Let’s start by agreeing that it isn’t always easy to measure people’s attitudes, thoughts, and feelings. People are complex. They may not always want to divulge what they really think or they may not be able to accurately report what they think. Nevertheless, behavioral scientists persist, using surveys, experiments, and observations to learn why people do what they do.
At the heart of good research methods are two concepts known as survey validity and reliability. Digging into these concepts can get a bit wonky. However, understanding validity and reliability is important for both the people who conduct and consume research. Thus, we lay out the details of both constructs in this blog.
Validity refers to how reasonable, accurate, and justifiable a claim, conclusion, or decision is. Within the context of survey research, validity is the answer to the question: does this research show what it claims to show? There are four types of validity within survey research.
Statistical validity is an assessment of how well the numbers in a study support the claims being made. Suppose a survey says 25% of people believe the Earth is flat. An assessment of statistical validity asks whether that 25% is based on a sample of 12 or 12,000.
There is no one way to evaluate claims of statistical validity. For a survey or poll, judgments of statistical validity may entail looking at the margin of error. For studies that examine the association between multiple variables or conduct an experiment, judgments of statistical validity may entail examining the study’s effect size or statistical significance. Regardless of the particulars of the study, statistical validity is concerned with whether what the research claims is supported by the data.
Construct validity is an assessment of how well a research team has measured or manipulated the variable(s) in their study. Assessments of construct validity can range from a subjective judgment about whether questions look like they measure what they’re supposed to measure to a mathematical assessment of how well different questions or measures are related to each other.
Face validity is sometimes assessed by experts. In the case of a survey instrument to measure beliefs about whether the earth is flat, a researcher may want to show the initial version of the instrument to an expert on the flat earth theory to get their feedback as to whether the items look right.
For example, suppose we wrote 10 items to measure flat-Earth beliefs. An assessment of content validity would judge how well these questions cover different conceptual components of the flat-Earth conspiracy.

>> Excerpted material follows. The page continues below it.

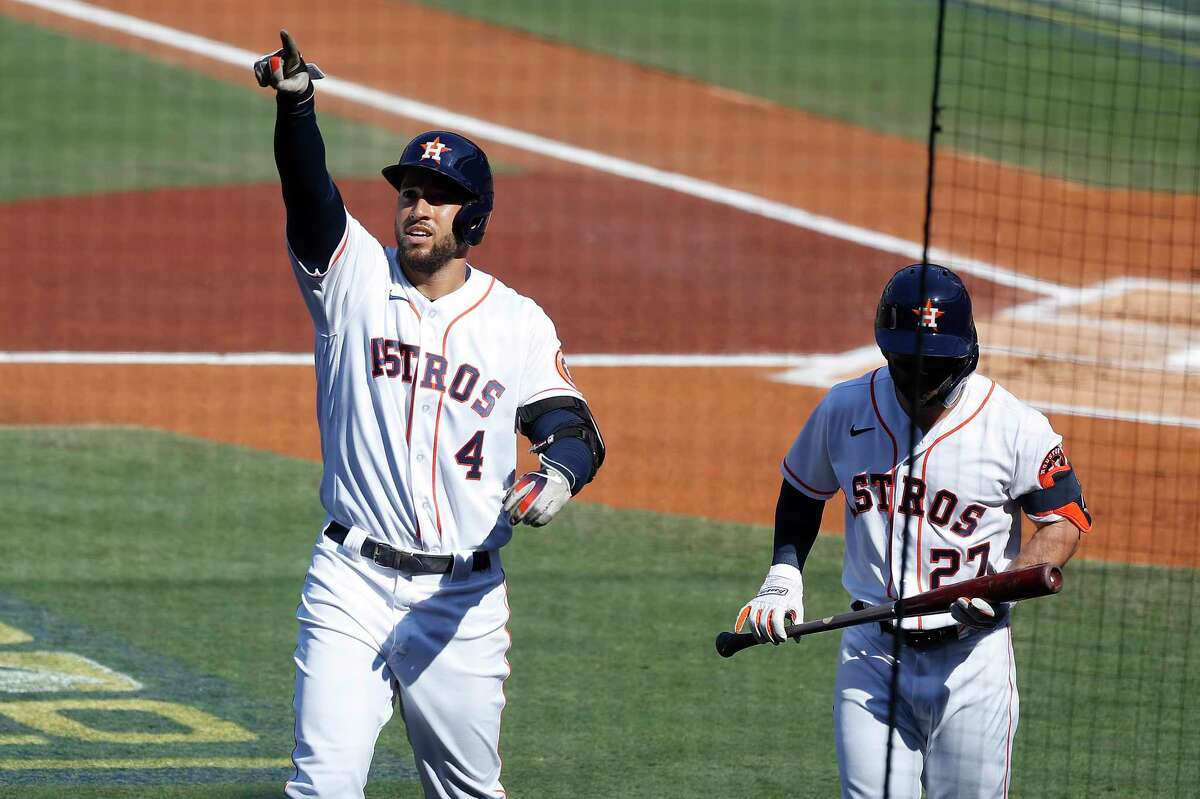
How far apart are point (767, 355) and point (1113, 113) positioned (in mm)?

Obviously, the scale would need to include items measuring people’s beliefs about the shape of the Earth (e.g., do you believe the Earth is flat?). But given how much flat-Earth beliefs contradict basic science and information from official channels like NASA, we might also include questions that measure trust in science (e.g., The scientific method usually leads to accurate conclusions) and government institutions (e.g., Most of what NASA says about the shape of the Earth is false).
Content validity is one of the most important aspects of validity, and it largely depends on one’s theory about the construct. For example, if one’s theory of intelligence includes creativity as a component (creativity is part of the ‘content’ of intelligence) a test cannot be valid if it does not measure creativity. Many theoretical disagreements about measurement center around content validity.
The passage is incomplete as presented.